Brian Lehrer: All right, now that you've got to answer a question, you want to ask one of your fellow rookies?
Betsy-Jane: Yes, sure. I had related to Folashade because I know we spoke about my father is also incarcerated. I just want to know if you have any advice on how to deal with this because I know you've been going through it for a while.
Folashade Olatunde: Yes, the advice I would give is definitely it's okay to be vulnerable. It's okay to tell your parents how you feel and how it has affected you. Also to look at what it has caused you and also look at what it has caused your parents and kind of compare it in a way and see how you guys can connect through that and heal from that as well.
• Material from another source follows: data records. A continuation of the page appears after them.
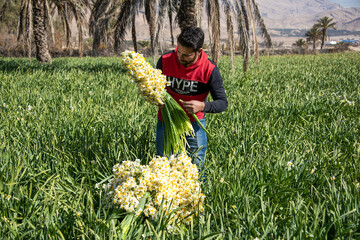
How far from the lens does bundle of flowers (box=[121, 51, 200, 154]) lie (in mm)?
1891

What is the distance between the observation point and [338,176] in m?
2.30

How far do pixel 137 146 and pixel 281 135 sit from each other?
1653mm

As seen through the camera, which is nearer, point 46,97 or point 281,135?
point 281,135

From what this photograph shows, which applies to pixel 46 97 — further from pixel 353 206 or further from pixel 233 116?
pixel 353 206

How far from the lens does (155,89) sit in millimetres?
1973

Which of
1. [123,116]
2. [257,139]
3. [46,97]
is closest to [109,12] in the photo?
[46,97]

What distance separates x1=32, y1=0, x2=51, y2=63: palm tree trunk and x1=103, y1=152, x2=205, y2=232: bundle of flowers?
1098cm

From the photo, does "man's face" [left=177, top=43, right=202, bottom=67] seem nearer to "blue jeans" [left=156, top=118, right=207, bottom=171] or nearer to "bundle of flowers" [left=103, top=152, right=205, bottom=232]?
"blue jeans" [left=156, top=118, right=207, bottom=171]

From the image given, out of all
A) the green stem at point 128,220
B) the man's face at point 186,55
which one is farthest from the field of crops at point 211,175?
the man's face at point 186,55

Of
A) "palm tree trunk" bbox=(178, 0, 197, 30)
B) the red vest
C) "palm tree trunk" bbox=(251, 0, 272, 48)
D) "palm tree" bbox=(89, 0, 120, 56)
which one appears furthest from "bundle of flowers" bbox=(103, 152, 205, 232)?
"palm tree" bbox=(89, 0, 120, 56)

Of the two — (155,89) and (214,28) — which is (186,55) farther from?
(214,28)

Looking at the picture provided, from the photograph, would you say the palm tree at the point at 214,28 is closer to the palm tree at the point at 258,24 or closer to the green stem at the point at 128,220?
the palm tree at the point at 258,24

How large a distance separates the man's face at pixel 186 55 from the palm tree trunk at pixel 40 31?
10468mm

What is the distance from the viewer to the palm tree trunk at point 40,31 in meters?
10.6
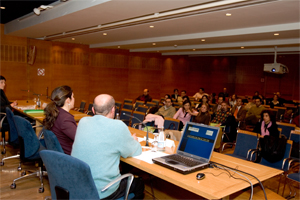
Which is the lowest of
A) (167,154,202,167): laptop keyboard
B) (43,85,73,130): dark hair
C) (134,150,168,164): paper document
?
(134,150,168,164): paper document

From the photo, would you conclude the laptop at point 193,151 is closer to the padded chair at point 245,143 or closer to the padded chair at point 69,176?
the padded chair at point 69,176

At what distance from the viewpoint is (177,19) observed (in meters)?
5.62

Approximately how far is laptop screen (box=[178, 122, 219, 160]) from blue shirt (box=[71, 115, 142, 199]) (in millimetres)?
723

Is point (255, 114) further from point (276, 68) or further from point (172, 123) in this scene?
point (172, 123)

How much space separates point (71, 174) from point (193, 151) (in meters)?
1.26

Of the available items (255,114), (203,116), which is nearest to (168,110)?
(203,116)

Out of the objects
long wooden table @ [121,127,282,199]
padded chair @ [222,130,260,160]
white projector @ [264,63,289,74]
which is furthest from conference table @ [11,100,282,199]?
white projector @ [264,63,289,74]

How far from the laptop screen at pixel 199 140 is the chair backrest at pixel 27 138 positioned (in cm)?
223

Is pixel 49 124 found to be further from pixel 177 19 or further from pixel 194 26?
pixel 194 26

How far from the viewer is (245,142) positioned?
4340 mm

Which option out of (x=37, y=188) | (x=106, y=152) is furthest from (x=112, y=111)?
(x=37, y=188)

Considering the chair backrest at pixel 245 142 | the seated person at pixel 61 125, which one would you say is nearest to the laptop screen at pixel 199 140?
the seated person at pixel 61 125

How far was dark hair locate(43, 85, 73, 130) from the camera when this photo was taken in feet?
10.3

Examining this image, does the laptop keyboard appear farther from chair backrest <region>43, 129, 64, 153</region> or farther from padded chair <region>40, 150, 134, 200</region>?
chair backrest <region>43, 129, 64, 153</region>
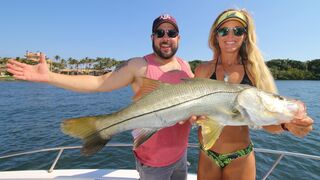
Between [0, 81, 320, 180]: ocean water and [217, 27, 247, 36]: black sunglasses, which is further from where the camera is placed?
[0, 81, 320, 180]: ocean water

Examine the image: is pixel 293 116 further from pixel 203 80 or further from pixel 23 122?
pixel 23 122

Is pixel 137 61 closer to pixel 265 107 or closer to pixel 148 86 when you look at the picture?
pixel 148 86

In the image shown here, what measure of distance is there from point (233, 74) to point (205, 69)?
34 cm

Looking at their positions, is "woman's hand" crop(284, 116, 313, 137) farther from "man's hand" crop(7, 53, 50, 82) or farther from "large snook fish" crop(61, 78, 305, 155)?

Brian Lehrer: Kayla, I think I'm going to have to make you ask your question to one of your fellow rookies off the air because we're out of time. Maybe we've planted a seed there just in case you haven't gotten the chance to do it. There we will have to leave it with WNYC Radio Rookie reporters, Betsy-Jane, Paul-Odionhin, Folashade Olatunde, and Kayla Ollivierre. You can hear all of the radio rookie stories this week on WNYC. They also have their own website. They also have their own website. It's radiorookies.org, Betsy-Jane, and Folashade, and Kayla, thank you so much for coming on today, and congratulations on your wonderful reporting.
Folashade Olatunde: Thank you.
Betsy-Jane: Thank you.
Kayla Ollivierre: Thank you. Have a nice day.